Une mise en scène qui interroge
Présentée comme une photo institutionnelle, l’image ne montre pourtant que les membres du « clan Brière ». Une sélection qui, pour plusieurs observateurs, relève davantage d’une communication politique que d’une représentation fidèle de l’assemblée municipale.
Aucun média local subventionné n’a relevé cette absence. Ni la disparition des élus d’opposition, ni celle de personnalités locales reconnues, comme Mourad Bouraoui, dont le parcours a contribué au rayonnement de la Haute‑Marne.
Silence médiatique
Aucune réaction non plus concernant l’absence de la députée de la circonscription, d’un élu régional ou encore des citoyens engagés siégeant dans l’opposition municipale.
Un silence qui interroge : les rédactions locales auraient‑elles perdu leur capacité à tourner la tête lorsque la majorité municipale franchit certaines limites ?
Les mêmes rédactions, habituellement promptes à rappeler les principes démocratiques à ceux qui « votent mal », n’ont pas jugé utile de commenter cette mise à l’écart visuelle.
Une opposition marginalisée
La majorité municipale a par ailleurs interrogé publiquement les élus du Rassemblement national sur leur absence à la commission des appels d’offres.
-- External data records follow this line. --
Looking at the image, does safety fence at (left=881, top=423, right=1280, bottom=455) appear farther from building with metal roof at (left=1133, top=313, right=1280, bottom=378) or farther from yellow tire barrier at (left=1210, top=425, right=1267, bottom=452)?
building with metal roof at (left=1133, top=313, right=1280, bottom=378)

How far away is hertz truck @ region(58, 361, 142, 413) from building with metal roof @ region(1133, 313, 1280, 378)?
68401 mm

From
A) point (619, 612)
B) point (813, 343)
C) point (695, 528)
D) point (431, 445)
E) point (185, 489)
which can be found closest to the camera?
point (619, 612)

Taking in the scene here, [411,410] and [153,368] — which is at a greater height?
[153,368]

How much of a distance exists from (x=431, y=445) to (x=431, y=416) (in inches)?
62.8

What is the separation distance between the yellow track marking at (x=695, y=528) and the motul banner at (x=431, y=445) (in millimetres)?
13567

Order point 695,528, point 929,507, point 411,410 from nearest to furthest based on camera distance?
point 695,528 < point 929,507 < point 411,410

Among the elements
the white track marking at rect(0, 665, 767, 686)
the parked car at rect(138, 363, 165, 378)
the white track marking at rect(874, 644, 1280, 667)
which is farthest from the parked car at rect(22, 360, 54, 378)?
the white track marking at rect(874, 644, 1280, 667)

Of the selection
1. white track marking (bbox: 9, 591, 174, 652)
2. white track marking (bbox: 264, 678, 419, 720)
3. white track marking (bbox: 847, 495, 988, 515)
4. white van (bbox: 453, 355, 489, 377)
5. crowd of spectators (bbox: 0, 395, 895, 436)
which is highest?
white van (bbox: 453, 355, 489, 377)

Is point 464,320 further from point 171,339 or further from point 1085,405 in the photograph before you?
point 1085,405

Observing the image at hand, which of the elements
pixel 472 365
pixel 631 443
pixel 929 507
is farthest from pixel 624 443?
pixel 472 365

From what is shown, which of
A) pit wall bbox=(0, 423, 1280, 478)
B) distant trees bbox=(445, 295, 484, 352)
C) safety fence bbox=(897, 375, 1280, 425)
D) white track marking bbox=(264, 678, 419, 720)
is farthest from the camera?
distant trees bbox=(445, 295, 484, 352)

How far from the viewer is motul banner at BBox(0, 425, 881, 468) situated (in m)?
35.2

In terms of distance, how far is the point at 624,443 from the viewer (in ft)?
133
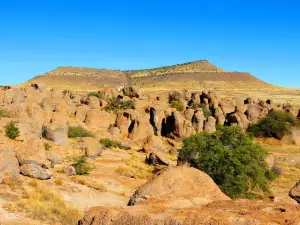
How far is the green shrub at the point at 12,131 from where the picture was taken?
28.4 meters

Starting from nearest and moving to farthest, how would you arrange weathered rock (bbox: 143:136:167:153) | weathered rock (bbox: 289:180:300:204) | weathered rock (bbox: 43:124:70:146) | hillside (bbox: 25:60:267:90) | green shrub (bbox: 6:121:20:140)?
weathered rock (bbox: 289:180:300:204) < green shrub (bbox: 6:121:20:140) < weathered rock (bbox: 43:124:70:146) < weathered rock (bbox: 143:136:167:153) < hillside (bbox: 25:60:267:90)

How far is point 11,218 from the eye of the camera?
15.2 meters

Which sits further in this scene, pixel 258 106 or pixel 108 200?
pixel 258 106

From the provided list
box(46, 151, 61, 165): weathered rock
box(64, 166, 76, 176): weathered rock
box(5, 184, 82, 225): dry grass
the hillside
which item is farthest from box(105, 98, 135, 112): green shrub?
the hillside

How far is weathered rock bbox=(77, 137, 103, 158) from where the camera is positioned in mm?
31367

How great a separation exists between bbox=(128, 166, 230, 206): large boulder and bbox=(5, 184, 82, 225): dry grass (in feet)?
17.1

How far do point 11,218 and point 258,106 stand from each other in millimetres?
48192

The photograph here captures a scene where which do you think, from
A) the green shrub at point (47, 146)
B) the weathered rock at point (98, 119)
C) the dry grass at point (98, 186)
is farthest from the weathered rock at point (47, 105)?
the dry grass at point (98, 186)

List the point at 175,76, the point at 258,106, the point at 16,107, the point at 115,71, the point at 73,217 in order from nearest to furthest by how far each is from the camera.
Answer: the point at 73,217 < the point at 16,107 < the point at 258,106 < the point at 175,76 < the point at 115,71

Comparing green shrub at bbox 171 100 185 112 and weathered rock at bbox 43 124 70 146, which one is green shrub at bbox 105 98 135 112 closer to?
green shrub at bbox 171 100 185 112

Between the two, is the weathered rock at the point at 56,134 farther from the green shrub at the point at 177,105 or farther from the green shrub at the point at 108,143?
the green shrub at the point at 177,105

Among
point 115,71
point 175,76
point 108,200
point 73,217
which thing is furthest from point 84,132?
point 115,71

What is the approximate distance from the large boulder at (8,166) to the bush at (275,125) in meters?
36.5

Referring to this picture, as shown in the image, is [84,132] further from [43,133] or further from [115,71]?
[115,71]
Une question d’autant plus surprenante que ces mêmes élus avaient demandé à siéger dans 18 commissions… pour n’en obtenir qu’une seule.
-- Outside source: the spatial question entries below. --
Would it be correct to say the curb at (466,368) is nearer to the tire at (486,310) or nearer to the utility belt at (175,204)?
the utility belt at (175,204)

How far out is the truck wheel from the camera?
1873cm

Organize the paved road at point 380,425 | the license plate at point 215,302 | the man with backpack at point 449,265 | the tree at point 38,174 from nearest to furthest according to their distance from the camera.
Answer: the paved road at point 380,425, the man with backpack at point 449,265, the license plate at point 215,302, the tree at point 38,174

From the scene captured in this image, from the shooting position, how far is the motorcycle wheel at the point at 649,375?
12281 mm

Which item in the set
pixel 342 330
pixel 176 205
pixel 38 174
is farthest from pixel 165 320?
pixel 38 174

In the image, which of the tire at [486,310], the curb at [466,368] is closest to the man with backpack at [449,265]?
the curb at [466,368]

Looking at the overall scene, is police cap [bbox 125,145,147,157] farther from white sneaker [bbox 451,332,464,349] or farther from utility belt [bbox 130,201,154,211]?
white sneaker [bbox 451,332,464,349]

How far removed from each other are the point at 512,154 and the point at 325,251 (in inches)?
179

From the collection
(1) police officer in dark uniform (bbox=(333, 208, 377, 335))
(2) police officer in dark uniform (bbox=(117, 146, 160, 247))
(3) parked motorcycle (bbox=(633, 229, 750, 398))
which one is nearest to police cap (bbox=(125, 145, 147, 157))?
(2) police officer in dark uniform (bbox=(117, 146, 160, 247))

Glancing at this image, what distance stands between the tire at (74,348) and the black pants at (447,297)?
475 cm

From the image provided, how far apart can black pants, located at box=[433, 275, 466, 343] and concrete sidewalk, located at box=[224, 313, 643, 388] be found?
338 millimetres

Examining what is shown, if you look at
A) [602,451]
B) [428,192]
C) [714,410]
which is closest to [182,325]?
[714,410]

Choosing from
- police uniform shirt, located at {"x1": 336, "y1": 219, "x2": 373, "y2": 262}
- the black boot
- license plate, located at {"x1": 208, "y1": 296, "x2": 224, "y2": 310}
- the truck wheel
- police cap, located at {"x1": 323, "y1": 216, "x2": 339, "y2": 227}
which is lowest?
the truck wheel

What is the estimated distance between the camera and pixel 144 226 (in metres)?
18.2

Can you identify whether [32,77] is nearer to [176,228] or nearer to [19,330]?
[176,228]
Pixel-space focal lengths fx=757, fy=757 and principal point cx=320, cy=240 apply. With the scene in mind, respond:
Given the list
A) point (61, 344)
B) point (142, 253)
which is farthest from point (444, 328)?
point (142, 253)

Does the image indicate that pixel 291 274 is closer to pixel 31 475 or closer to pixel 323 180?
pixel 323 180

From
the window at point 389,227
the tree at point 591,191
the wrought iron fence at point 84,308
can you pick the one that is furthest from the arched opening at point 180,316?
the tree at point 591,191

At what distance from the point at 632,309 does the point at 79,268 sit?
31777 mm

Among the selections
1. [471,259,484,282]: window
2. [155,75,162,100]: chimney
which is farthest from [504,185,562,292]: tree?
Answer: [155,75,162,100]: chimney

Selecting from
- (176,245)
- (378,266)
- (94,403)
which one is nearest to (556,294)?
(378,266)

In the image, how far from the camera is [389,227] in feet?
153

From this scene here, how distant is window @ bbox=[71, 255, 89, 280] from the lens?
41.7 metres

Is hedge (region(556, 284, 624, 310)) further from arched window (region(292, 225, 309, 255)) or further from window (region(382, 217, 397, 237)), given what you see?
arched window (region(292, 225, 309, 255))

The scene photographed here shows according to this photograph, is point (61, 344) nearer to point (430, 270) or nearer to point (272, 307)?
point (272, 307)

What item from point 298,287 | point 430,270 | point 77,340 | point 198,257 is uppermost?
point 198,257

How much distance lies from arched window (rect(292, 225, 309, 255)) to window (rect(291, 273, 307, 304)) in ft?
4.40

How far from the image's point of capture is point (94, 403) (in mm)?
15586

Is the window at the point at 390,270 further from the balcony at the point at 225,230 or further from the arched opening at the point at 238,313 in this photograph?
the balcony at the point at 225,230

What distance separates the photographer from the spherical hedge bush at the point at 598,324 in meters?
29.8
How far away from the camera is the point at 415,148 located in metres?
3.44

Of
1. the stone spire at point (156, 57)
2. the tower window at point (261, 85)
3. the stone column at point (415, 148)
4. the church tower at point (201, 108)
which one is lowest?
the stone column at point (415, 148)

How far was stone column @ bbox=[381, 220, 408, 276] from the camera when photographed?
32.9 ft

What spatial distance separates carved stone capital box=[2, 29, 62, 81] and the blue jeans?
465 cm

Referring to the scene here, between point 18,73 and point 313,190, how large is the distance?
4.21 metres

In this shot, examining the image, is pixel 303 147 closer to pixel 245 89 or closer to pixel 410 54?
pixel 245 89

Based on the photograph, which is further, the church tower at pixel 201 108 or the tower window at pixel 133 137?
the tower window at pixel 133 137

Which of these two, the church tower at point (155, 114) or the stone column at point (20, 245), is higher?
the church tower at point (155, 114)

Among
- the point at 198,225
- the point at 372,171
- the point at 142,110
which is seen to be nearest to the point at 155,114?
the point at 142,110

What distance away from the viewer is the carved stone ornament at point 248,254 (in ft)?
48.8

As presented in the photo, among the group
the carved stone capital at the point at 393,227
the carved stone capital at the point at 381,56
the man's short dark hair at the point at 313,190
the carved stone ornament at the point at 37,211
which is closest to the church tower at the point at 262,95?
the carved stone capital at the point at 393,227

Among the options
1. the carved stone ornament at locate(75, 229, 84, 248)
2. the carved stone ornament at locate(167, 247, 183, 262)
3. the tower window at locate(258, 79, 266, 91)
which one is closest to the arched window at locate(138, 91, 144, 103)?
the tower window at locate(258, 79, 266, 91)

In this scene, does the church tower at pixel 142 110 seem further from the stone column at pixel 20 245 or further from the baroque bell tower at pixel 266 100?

L’opposition a également voté contre le référencement d’une centrale d’achat située dans l’Oise, à laquelle la municipalité souhaite confier ses achats informatiques. Un choix qui interroge sur la place laissée aux entreprises locales. Là encore, la presse régionale n’a pas relayé ces débats.
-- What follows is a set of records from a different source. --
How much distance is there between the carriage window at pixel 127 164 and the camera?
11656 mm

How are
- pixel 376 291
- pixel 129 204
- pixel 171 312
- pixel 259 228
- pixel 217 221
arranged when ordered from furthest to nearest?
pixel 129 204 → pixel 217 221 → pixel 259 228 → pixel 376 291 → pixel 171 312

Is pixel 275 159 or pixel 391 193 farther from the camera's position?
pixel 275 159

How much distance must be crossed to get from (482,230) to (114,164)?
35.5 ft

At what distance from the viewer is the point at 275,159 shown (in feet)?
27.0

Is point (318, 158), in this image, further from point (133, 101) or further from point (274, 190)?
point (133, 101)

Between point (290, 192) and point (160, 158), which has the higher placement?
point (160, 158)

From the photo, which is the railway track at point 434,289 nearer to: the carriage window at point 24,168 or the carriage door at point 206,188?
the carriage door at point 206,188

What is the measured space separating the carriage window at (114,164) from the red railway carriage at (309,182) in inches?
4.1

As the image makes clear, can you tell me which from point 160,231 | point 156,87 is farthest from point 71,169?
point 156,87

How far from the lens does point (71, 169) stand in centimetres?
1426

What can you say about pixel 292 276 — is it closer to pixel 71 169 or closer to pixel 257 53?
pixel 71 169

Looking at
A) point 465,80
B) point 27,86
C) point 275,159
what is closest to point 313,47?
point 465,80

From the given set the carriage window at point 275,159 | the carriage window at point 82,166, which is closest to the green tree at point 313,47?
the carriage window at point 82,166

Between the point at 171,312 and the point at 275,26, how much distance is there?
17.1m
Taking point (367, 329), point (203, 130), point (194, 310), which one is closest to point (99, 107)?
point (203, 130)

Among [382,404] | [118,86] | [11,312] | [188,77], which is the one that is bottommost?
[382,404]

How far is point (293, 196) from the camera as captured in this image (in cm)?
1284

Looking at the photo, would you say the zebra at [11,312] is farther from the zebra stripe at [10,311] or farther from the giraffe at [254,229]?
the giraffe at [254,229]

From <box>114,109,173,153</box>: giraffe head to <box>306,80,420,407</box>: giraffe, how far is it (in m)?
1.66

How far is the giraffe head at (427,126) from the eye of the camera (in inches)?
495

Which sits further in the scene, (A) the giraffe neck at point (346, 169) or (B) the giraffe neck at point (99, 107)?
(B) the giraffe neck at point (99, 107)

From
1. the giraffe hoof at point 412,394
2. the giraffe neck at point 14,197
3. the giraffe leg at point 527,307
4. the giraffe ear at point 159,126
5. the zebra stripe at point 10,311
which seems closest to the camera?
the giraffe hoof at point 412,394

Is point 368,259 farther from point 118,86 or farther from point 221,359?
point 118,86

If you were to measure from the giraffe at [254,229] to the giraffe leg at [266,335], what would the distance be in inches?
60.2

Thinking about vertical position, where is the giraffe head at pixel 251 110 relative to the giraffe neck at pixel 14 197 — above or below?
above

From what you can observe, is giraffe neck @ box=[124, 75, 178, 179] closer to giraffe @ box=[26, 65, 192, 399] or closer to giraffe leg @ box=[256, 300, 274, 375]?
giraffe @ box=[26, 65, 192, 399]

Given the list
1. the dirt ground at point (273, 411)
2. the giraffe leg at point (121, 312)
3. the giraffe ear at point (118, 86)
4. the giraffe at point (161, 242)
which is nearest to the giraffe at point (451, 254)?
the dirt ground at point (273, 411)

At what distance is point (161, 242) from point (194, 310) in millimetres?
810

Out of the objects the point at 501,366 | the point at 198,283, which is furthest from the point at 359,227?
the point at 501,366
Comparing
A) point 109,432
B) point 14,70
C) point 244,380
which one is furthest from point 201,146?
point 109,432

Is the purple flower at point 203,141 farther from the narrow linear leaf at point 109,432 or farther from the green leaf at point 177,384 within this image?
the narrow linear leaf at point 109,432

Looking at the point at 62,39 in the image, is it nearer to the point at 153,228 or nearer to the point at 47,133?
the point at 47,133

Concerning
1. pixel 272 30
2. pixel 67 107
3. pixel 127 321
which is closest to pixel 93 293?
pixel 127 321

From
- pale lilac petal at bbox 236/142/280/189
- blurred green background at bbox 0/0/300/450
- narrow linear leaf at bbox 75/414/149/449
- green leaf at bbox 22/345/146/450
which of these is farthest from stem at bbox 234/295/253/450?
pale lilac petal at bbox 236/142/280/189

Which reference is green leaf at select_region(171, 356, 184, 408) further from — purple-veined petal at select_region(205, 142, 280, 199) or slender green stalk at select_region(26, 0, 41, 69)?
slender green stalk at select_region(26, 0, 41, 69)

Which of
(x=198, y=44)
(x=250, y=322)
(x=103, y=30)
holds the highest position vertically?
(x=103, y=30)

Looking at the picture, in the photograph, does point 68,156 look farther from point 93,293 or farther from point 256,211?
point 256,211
Une tradition critique envers la presse
Le rapport entre responsables politiques et médias n’a jamais été simple. De Gaulle rebaptisait ironiquement un grand quotidien « L’Immonde ». Jacques Chirac rappelait que les journaux finissent « par emballer les légumes ou le poisson ».
Aujourd’hui, les critiques se déplacent : ce sont les citoyens qui questionnent la proximité entre certaines rédactions et les pouvoirs locaux.
Un lectorat en croissance
Le Journal Citoyen, lui, constate une augmentation régulière de son lectorat. Les commentaires affluent, y compris ceux de journalistes locaux qui reprochent au média de ne pas être « professionnel » ou de ne pas disposer de carte de presse.
Un reproche que ses rédacteurs accueillent avec ironie : « Dieu nous en a préservés ».
Informer : un droit citoyen
Les contributeurs rappellent qu’aucun enseignant ne leur a jamais appris que le droit d’informer serait réservé à une élite subventionnée, ni que les citoyens seraient empêchés de citer ou commenter les articles de la presse traditionnelle.
Une défiance croissante
Selon plusieurs études, les Français accordent une confiance décroissante aux médias traditionnels et se tournent davantage vers les réseaux sociaux ou les médias indépendants.
Un mouvement que l’on retrouve en Haute‑Marne, où de nombreux habitants disent chercher des sources d’information alternatives.
Conclusion
Malgré les obstacles, les contributeurs du Journal Citoyen affirment vouloir poursuivre leur travail d’information locale.
« Nous vivons une époque formidable… à condition d’être sur la photo », concluent‑ils, en référence à la polémique qui a déclenché ce débat.